* **What you need to do**:
Reproduce word for word every line from the one containing "ランニング・スタイル 2013年6月号 Vol.51" through the end of the listing below; omit the pictures.

* **Data excerpt**:
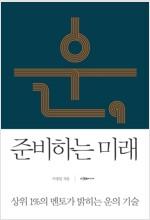 [세트] 이정일의 운테크 시리즈(전3권)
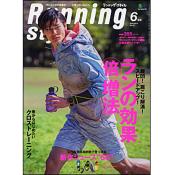 ランニング・スタイル 2013年6月号 Vol.51
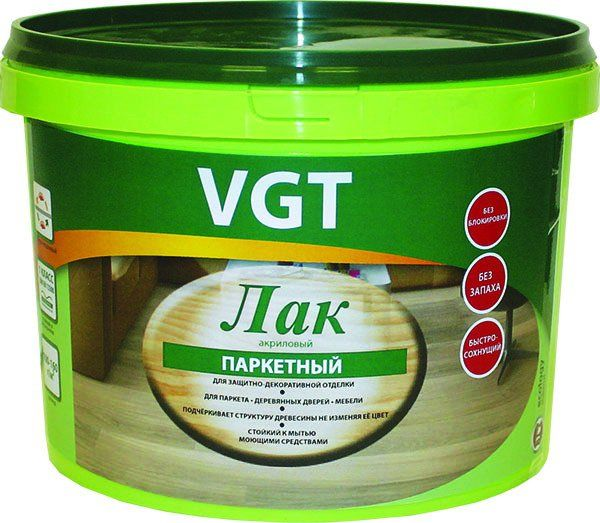 Преимущества полиуретанового лака для паркета бренда VGT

* **Answer below**:
 ランニング・スタイル 2013年6月号 Vol.51
 Преимущества полиуретанового лака для паркета бренда VGT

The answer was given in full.